■ **Information supplied**:
__________

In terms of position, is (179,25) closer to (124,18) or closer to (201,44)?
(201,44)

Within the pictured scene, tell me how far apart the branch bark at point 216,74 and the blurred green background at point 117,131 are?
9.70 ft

__________

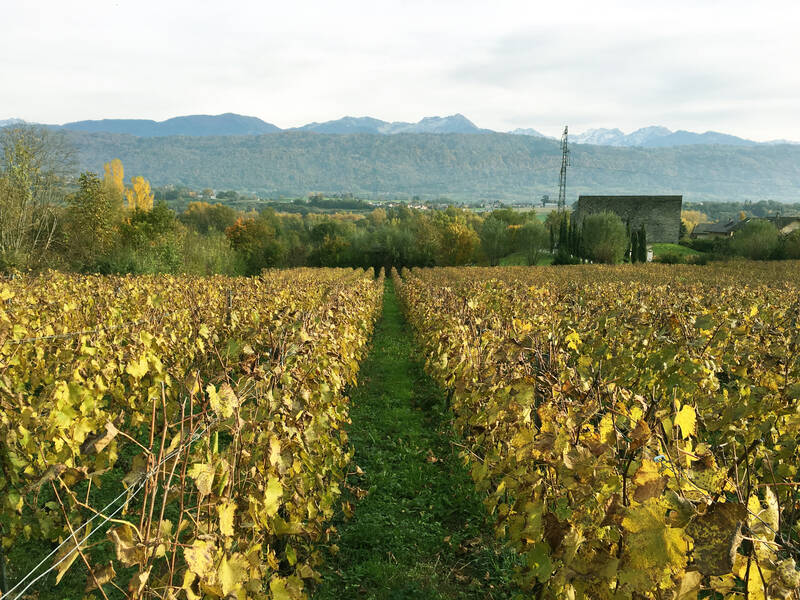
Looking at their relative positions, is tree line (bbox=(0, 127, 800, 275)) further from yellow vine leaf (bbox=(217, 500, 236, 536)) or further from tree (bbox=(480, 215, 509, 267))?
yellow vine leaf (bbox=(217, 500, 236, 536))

__________

Pull out each line of the data above that contains the string "bbox", and list those lines in their original order.

■ **Written answer**:
Looking at their relative positions, is tree line (bbox=(0, 127, 800, 275)) further from yellow vine leaf (bbox=(217, 500, 236, 536)) or further from tree (bbox=(480, 215, 509, 267))?
yellow vine leaf (bbox=(217, 500, 236, 536))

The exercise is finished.